**Task goal**
Reproduce the listing verbatim through the line with "The myoblasts were".

**Supplied entries**
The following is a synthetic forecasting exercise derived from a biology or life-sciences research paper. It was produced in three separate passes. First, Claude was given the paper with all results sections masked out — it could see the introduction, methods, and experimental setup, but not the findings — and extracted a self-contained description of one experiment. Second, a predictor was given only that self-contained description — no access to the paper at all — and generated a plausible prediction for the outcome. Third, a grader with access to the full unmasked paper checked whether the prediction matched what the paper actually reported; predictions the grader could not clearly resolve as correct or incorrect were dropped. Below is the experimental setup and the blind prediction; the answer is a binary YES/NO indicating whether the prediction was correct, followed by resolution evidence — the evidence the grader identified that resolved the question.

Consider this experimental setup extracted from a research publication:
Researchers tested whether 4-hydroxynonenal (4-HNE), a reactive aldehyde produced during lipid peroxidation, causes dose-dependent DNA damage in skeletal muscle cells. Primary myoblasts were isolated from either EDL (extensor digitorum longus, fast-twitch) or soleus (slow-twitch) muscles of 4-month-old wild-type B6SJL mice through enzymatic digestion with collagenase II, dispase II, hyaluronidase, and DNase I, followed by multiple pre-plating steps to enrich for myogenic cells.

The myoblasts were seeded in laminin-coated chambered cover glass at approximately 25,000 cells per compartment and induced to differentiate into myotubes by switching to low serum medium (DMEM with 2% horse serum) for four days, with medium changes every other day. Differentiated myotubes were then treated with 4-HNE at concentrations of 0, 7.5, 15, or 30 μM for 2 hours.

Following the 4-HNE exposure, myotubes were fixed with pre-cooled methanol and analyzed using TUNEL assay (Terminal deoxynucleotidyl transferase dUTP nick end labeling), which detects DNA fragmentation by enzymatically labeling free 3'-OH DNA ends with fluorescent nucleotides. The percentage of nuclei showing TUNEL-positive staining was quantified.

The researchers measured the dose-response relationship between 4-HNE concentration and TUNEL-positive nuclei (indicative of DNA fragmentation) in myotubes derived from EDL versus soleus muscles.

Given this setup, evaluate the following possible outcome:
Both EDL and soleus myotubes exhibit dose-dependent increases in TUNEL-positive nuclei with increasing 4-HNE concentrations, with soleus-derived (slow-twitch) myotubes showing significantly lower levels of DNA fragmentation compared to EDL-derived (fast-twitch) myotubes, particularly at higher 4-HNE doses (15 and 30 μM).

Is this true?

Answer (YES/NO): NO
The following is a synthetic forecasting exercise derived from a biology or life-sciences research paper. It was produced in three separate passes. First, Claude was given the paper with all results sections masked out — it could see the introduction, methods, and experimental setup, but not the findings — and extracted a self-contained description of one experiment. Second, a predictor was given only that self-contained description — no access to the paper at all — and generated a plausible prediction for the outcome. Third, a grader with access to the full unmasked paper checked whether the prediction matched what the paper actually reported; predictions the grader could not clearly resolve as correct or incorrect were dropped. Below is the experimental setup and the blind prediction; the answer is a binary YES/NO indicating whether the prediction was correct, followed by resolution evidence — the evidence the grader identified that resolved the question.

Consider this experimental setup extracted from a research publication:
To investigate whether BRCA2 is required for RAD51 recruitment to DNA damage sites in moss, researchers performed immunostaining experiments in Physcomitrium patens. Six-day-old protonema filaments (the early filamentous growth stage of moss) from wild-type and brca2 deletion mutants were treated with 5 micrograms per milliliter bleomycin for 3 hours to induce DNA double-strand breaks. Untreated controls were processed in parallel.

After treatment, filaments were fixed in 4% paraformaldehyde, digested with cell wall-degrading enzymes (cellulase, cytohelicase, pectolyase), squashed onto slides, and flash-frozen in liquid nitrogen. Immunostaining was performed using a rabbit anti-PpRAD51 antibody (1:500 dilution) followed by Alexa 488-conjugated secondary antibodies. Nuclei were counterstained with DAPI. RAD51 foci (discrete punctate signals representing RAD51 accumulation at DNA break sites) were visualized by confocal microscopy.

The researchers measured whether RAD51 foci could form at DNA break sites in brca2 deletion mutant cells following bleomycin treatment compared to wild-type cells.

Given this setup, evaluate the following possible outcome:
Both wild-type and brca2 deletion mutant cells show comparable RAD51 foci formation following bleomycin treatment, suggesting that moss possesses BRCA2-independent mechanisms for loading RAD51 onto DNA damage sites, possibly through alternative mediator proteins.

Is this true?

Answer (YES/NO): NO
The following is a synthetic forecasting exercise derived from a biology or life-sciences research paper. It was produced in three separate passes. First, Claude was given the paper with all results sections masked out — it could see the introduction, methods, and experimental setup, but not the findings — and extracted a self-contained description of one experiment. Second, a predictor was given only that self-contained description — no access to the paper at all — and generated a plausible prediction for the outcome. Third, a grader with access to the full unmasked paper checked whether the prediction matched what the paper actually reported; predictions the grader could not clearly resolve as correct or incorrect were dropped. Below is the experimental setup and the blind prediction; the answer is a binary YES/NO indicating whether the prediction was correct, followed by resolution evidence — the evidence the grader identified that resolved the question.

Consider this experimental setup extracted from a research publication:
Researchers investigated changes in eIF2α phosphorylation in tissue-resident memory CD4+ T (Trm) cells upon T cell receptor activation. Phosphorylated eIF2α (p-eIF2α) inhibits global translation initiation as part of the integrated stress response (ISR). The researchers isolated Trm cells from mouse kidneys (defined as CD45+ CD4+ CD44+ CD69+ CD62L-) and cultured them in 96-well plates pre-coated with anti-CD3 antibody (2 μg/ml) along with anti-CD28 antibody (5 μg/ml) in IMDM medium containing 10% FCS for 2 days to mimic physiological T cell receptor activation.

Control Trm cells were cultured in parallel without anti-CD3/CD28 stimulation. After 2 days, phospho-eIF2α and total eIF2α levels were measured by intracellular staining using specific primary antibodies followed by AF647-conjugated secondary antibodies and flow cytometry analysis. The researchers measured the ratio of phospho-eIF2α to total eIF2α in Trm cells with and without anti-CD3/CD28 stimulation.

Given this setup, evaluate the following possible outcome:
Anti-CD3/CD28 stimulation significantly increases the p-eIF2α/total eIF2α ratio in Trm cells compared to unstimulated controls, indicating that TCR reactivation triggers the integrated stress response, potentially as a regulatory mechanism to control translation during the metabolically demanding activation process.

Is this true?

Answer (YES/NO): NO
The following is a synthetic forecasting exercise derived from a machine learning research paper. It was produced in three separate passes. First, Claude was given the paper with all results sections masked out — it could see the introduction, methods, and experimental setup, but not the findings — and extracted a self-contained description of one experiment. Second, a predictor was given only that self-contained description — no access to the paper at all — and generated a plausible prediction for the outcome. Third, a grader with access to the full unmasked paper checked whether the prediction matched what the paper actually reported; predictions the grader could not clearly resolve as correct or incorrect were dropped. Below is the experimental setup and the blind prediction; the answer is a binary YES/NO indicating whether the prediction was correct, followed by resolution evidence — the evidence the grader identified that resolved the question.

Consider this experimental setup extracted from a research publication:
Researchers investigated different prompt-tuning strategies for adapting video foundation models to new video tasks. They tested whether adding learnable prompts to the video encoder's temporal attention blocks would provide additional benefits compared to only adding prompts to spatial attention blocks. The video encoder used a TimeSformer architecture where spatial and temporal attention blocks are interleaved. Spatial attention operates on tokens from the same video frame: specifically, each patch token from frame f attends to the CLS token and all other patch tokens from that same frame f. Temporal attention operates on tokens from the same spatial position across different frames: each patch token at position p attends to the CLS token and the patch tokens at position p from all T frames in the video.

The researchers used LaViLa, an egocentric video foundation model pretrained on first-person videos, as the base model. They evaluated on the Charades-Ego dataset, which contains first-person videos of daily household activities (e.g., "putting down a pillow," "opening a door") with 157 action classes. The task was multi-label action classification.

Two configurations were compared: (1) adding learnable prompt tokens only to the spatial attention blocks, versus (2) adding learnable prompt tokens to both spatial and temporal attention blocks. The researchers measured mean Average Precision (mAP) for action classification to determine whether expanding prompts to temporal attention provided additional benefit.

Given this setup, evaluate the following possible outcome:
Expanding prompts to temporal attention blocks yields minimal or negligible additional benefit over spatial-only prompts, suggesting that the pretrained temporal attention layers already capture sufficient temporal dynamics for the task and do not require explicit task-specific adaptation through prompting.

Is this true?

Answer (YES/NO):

**Completed exercise**
The following is a synthetic forecasting exercise derived from a biology or life-sciences research paper. It was produced in three separate passes. First, Claude was given the paper with all results sections masked out — it could see the introduction, methods, and experimental setup, but not the findings — and extracted a self-contained description of one experiment. Second, a predictor was given only that self-contained description — no access to the paper at all — and generated a plausible prediction for the outcome. Third, a grader with access to the full unmasked paper checked whether the prediction matched what the paper actually reported; predictions the grader could not clearly resolve as correct or incorrect were dropped. Below is the experimental setup and the blind prediction; the answer is a binary YES/NO indicating whether the prediction was correct, followed by resolution evidence — the evidence the grader identified that resolved the question.

Consider this experimental setup extracted from a research publication:
Researchers tested whether 4-hydroxynonenal (4-HNE), a reactive aldehyde produced during lipid peroxidation, causes dose-dependent DNA damage in skeletal muscle cells. Primary myoblasts were isolated from either EDL (extensor digitorum longus, fast-twitch) or soleus (slow-twitch) muscles of 4-month-old wild-type B6SJL mice through enzymatic digestion with collagenase II, dispase II, hyaluronidase, and DNase I, followed by multiple pre-plating steps to enrich for myogenic cells.

The myoblasts were seeded in laminin-coated chambered cover glass at approximately 25,000 cells per compartment and induced to differentiate into myotubes by switching to low serum medium (DMEM with 2% horse serum) for four days, with medium changes every other day. Differentiated myotubes were then treated with 4-HNE at concentrations of 0, 7.5, 15, or 30 μM for 2 hours.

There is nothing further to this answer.